Elle lui avait répondu qu’elle ne fumait pas, ce à quoi l’homme avait murmuré dommage. il avait alors fait mine de partir. Quelques secondes après, il s’était toutefois glissé derrière elle, l’avait saisi au col, et l’avait plaqué contre un mur. Il avait commencé à descendre sa main de son ventre à son sexe. Il lui avait murmuré qu’il avait un couteau et qu’il pouvait s’en servir à tout moment.

Elle avait senti ses doigts s’insérer sous son jean, et descendre et descendre. L’inévitable se produisait, ce qu’elle avait toujours redouté et qu’elle pensait n’arriver qu’aux autres. Elle se demandait comment elle arriverait à s’en remettre, comment on pouvait se reconstruire après que son intimité ait été violée, après avoir senti la honte de n’avoir pas su réagir, d’avoir été une victime aussi faible que les autres.

Si on pouvait un jour se remettre du choc provoqué par la violence, par sa soudaineté, par la brutalité de voir son quotidien paisible bouleversé, renversé, piétiné. Par le fait de ne plus jamais se sentir en sécurité. De ne plus jamais sentir que votre corps vous appartient, mais qu’au contraire il appartient à un autre, qui l’a saisi et s’en est emparé sans que vous ayez donné votre accord, comme s’il s’agissait d’une simple chose qu’on pouvait voler.

Si dans un tel cas il ne valait pas mieux mourir après.

Puis quelqu’un était entré et elle avait eu un moment de répit pour se dégager. Elle était sortie de l’immeuble et avait couru de toutes ses forces, comme elle n’avait jamais couru. Elle avait couru jusqu’à n’en plus pouvoir, sans réfléchir, poussée par une force plus forte qu’elle.

Elle avait échappé au pire et avait décidé d’oublier. Jusqu’à ce soir.

Elle se retourna l’homme était toujours là derrière elle, alors même qu’elle allait s’engager dans la rue où elle habitait. Que devait t’elle faire s’engager dans ce cul de sac ou reculer ? Tout était fermé, avait t’elle vraiment le choix.

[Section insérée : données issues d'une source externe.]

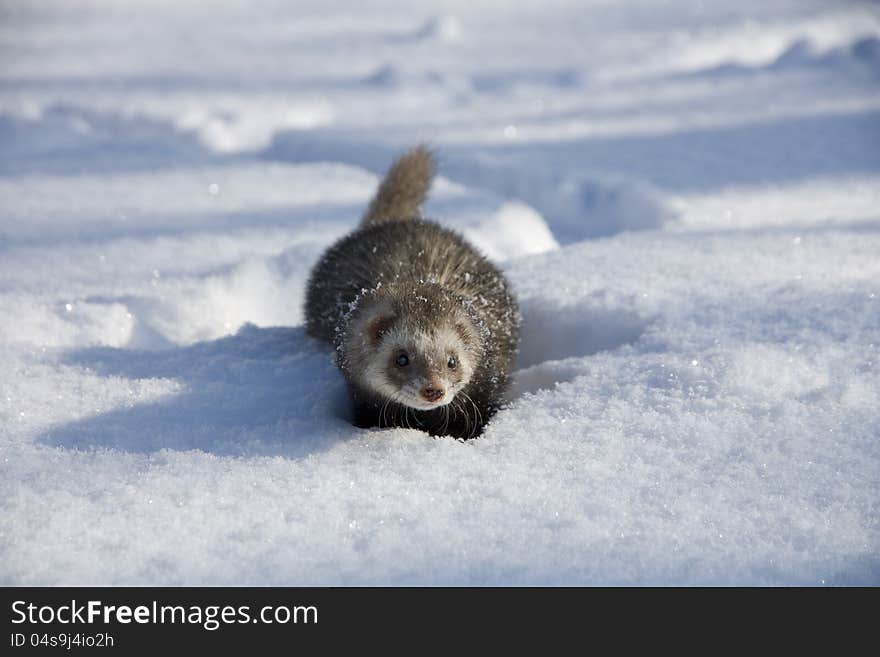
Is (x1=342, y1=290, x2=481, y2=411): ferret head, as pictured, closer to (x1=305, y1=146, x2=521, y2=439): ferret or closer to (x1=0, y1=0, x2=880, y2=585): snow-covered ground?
(x1=305, y1=146, x2=521, y2=439): ferret

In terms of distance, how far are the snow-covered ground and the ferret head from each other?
0.13m

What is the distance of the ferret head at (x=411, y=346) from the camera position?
7.39ft

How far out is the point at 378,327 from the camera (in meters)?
2.37

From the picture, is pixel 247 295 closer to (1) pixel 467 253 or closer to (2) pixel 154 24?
(1) pixel 467 253

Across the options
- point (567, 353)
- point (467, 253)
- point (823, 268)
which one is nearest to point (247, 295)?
point (467, 253)

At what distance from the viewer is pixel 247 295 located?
3428 millimetres

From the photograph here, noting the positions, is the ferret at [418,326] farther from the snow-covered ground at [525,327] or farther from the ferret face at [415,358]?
the snow-covered ground at [525,327]

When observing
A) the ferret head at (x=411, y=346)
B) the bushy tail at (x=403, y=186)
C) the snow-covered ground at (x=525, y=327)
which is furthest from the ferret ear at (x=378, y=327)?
the bushy tail at (x=403, y=186)

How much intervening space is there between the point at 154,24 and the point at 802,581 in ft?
28.8

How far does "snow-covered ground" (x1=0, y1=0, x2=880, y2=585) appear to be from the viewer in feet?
5.62

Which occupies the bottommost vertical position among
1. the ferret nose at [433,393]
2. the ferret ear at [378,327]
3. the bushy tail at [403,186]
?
the ferret nose at [433,393]

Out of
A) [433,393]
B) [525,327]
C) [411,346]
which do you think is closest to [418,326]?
[411,346]

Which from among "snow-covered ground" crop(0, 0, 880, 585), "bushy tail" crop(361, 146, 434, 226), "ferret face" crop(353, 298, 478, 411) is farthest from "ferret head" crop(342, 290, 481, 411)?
"bushy tail" crop(361, 146, 434, 226)

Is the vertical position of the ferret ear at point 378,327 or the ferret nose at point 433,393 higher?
the ferret ear at point 378,327
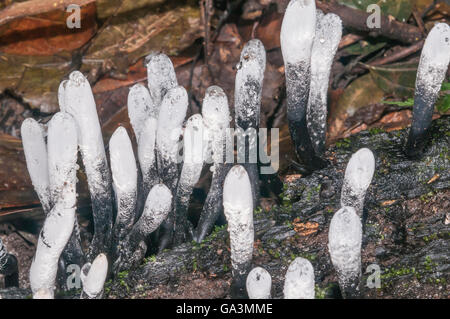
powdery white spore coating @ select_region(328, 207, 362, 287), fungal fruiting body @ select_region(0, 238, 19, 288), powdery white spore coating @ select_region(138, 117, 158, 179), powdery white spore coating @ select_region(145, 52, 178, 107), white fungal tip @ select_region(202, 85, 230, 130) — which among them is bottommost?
fungal fruiting body @ select_region(0, 238, 19, 288)

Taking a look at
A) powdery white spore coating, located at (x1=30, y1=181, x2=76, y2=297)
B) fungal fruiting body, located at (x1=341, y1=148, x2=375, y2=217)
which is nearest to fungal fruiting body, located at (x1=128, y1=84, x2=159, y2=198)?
powdery white spore coating, located at (x1=30, y1=181, x2=76, y2=297)

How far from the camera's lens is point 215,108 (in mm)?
2674

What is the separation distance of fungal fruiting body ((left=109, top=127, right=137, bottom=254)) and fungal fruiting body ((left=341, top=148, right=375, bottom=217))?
0.98 metres

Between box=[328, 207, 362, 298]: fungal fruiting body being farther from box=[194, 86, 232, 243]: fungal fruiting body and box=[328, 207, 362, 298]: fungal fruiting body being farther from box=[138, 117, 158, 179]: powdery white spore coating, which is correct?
box=[138, 117, 158, 179]: powdery white spore coating

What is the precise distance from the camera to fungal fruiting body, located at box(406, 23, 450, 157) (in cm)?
259

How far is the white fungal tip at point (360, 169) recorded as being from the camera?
239 cm

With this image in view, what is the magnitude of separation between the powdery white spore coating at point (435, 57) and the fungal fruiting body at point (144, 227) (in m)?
1.34

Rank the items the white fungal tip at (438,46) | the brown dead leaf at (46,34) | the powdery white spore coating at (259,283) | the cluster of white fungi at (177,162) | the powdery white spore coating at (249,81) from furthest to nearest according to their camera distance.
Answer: the brown dead leaf at (46,34)
the powdery white spore coating at (249,81)
the white fungal tip at (438,46)
the cluster of white fungi at (177,162)
the powdery white spore coating at (259,283)

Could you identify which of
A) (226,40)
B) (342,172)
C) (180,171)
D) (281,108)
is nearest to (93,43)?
(226,40)

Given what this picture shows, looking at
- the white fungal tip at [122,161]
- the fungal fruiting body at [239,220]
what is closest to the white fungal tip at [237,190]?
the fungal fruiting body at [239,220]

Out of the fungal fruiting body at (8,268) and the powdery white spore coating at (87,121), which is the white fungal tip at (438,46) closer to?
the powdery white spore coating at (87,121)

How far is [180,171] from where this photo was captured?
3.07m
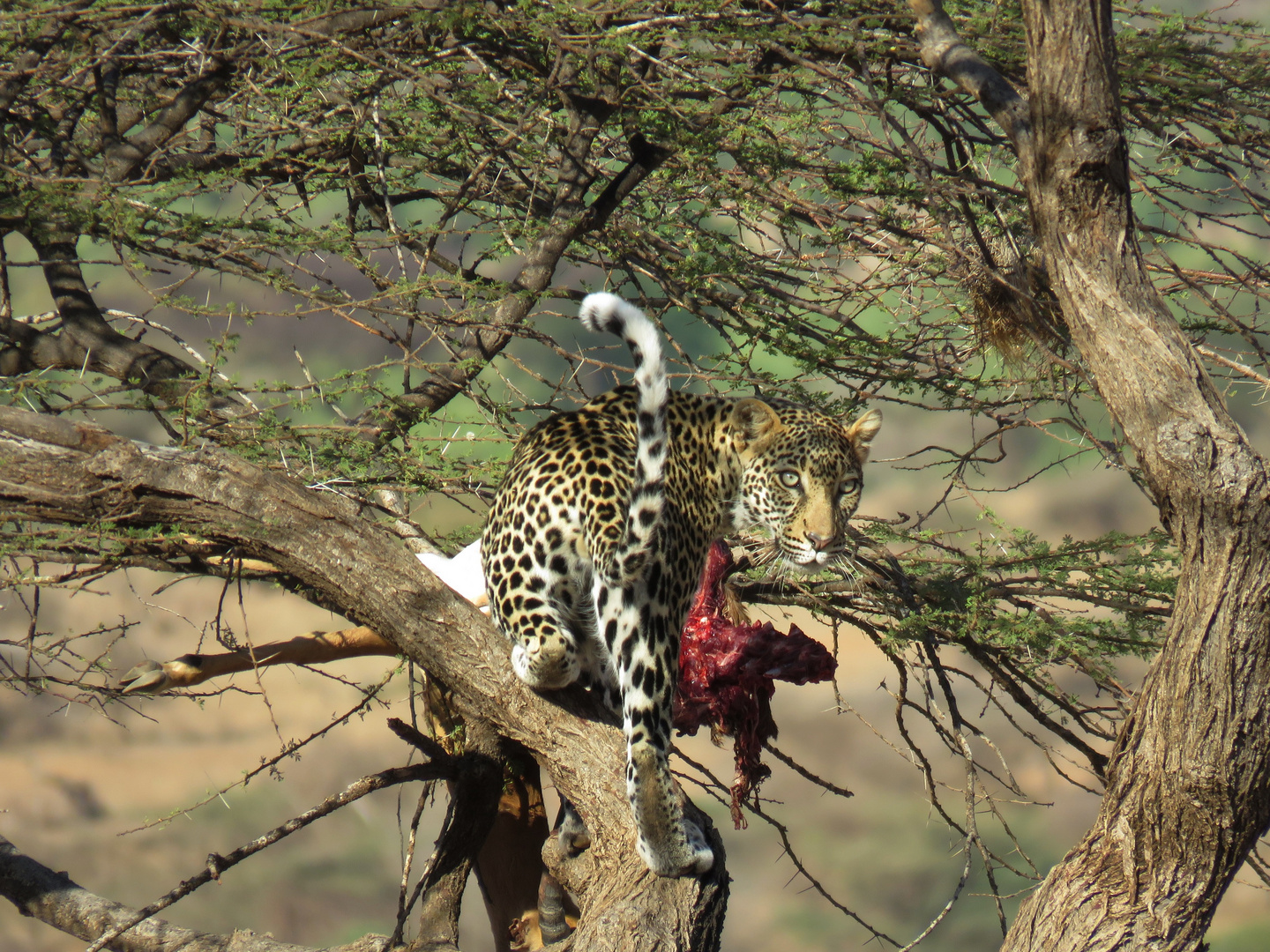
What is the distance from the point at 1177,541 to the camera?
282 cm

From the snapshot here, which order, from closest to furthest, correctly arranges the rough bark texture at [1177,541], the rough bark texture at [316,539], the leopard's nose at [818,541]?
the rough bark texture at [1177,541] < the rough bark texture at [316,539] < the leopard's nose at [818,541]

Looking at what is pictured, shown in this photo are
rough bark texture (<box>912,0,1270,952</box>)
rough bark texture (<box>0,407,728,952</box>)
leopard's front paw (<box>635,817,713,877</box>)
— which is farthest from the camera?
rough bark texture (<box>0,407,728,952</box>)

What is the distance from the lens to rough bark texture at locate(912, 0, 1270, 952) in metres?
2.69

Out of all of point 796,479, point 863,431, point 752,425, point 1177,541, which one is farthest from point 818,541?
point 1177,541

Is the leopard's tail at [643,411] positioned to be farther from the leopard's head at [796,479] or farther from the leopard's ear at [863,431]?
the leopard's ear at [863,431]

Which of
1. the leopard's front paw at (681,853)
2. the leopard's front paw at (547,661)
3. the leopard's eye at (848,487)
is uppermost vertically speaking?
the leopard's eye at (848,487)

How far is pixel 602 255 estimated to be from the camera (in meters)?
6.09

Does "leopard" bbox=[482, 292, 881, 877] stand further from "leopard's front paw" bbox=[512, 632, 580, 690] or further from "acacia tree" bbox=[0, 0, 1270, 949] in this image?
"acacia tree" bbox=[0, 0, 1270, 949]

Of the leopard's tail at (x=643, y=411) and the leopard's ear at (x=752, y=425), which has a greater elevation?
the leopard's tail at (x=643, y=411)

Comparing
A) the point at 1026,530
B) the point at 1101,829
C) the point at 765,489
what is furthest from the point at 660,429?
the point at 1026,530

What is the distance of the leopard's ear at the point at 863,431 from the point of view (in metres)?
4.12

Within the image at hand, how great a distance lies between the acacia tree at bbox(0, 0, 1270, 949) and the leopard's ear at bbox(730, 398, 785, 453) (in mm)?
474

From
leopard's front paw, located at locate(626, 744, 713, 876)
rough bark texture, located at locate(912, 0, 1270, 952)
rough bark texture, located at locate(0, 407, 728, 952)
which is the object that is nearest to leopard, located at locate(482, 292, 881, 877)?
leopard's front paw, located at locate(626, 744, 713, 876)

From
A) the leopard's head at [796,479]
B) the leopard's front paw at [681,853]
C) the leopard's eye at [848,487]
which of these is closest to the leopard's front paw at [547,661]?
the leopard's front paw at [681,853]
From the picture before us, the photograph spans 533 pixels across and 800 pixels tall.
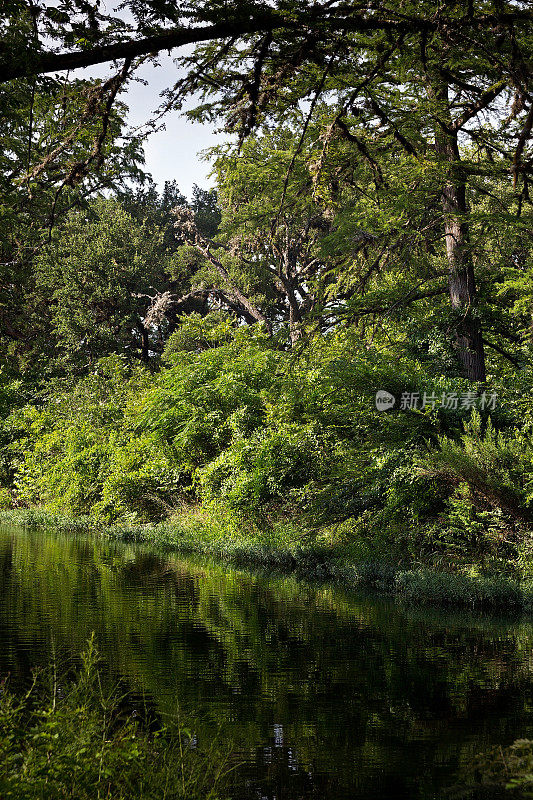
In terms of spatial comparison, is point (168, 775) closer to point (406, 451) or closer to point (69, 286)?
point (406, 451)

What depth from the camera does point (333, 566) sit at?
16.0 m

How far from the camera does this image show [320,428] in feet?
62.5

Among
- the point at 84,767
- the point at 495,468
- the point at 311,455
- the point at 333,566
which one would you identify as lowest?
the point at 333,566

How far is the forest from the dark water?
2.49m

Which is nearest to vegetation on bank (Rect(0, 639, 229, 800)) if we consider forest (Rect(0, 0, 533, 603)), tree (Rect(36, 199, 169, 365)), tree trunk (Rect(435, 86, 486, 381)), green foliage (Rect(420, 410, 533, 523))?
forest (Rect(0, 0, 533, 603))

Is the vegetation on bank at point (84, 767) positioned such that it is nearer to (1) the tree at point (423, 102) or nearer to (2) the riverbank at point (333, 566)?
(1) the tree at point (423, 102)

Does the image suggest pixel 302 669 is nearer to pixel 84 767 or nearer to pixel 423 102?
pixel 84 767

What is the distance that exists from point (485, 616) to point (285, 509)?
27.0 feet

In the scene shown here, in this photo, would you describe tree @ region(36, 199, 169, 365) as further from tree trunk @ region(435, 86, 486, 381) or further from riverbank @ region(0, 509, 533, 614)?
tree trunk @ region(435, 86, 486, 381)

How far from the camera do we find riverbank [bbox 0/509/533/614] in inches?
500

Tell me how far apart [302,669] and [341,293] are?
14.0 meters

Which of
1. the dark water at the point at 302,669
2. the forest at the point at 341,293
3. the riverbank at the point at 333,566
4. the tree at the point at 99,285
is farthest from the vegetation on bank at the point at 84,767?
the tree at the point at 99,285

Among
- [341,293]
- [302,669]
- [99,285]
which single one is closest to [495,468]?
[302,669]

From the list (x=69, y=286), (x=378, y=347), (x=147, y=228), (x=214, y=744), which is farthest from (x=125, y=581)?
(x=147, y=228)
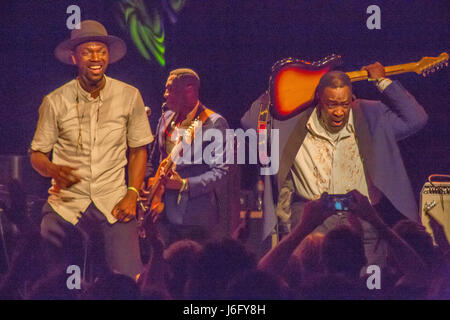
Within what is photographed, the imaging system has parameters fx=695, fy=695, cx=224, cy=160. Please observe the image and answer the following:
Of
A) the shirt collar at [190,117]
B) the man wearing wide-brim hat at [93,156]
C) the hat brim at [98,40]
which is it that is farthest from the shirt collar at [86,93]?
the shirt collar at [190,117]

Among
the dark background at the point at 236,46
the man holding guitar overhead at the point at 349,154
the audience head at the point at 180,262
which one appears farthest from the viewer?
the dark background at the point at 236,46

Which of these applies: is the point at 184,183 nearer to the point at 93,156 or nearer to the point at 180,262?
the point at 180,262

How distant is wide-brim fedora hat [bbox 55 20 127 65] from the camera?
5.67 m

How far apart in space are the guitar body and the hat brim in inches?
52.4

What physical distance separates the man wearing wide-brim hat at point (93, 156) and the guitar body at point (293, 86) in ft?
3.73

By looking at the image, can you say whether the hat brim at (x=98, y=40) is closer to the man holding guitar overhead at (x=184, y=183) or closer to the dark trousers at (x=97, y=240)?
the man holding guitar overhead at (x=184, y=183)

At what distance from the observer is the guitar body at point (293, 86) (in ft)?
19.6

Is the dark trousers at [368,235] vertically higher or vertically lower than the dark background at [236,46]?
lower

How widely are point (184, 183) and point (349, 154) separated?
1.43m

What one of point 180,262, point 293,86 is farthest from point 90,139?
point 293,86

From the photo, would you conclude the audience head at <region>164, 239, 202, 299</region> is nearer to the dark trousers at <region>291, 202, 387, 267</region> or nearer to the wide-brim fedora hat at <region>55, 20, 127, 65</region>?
the dark trousers at <region>291, 202, 387, 267</region>

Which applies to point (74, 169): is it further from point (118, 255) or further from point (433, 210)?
point (433, 210)

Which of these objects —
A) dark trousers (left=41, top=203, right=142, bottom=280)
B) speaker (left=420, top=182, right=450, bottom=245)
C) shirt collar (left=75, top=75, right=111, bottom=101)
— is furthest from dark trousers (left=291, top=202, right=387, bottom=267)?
shirt collar (left=75, top=75, right=111, bottom=101)

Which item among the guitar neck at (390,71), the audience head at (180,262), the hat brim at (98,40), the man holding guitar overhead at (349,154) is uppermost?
the hat brim at (98,40)
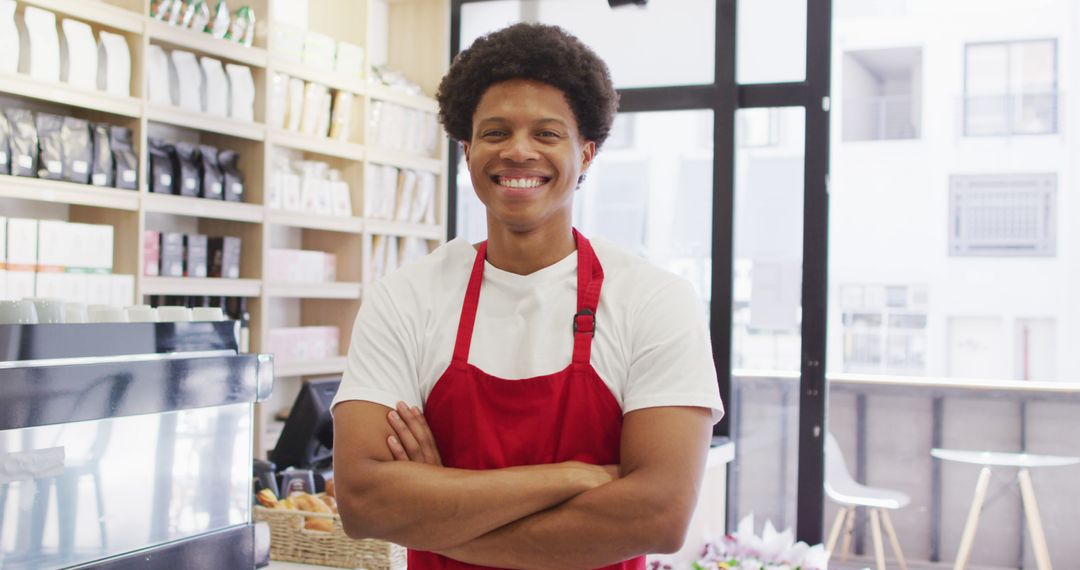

Elle s’avança et se mit à courir pour prendre cette rue comme si sa vie en dépendait, comme elle avait couru il y a deux ans. Jusqu’à n’avoir plus de souffle, jusqu’à ne plus voir ce qui l’entourait.

C’est alors que haletante, sur le pas de la porte elle s’arrêta, et se retourna.

L’homme avait tourné à la rue d’avant.